• **Exercise prompt**: Please keep to the lines below from the one with "Group Six Hand" through the one with "Galápagos Islands Voyage: A", and restate them word for word, ends included.

• **Supplied material**:
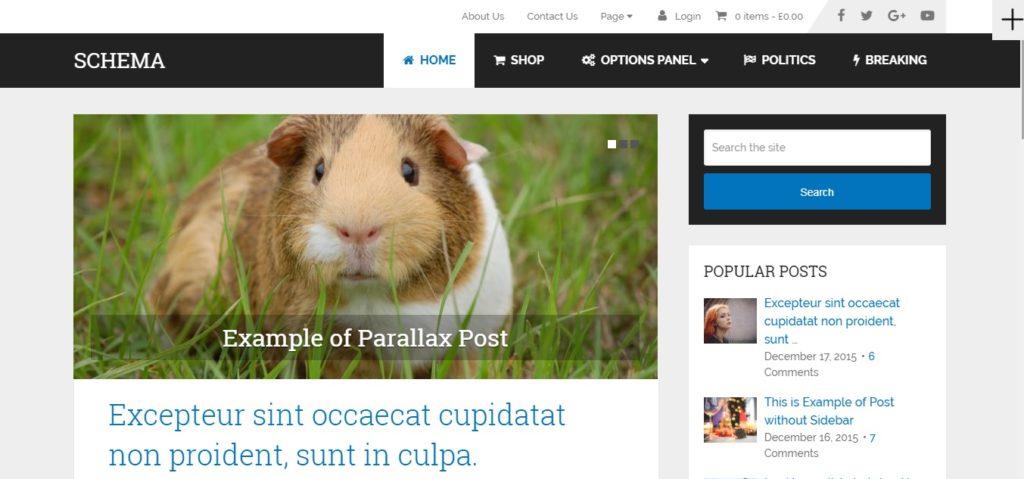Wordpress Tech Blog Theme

==

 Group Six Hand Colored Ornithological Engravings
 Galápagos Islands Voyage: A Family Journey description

• **Output for this task**:
 Group Six Hand Colored Ornithological Engravings
 Galápagos Islands Voyage: A Family Journey description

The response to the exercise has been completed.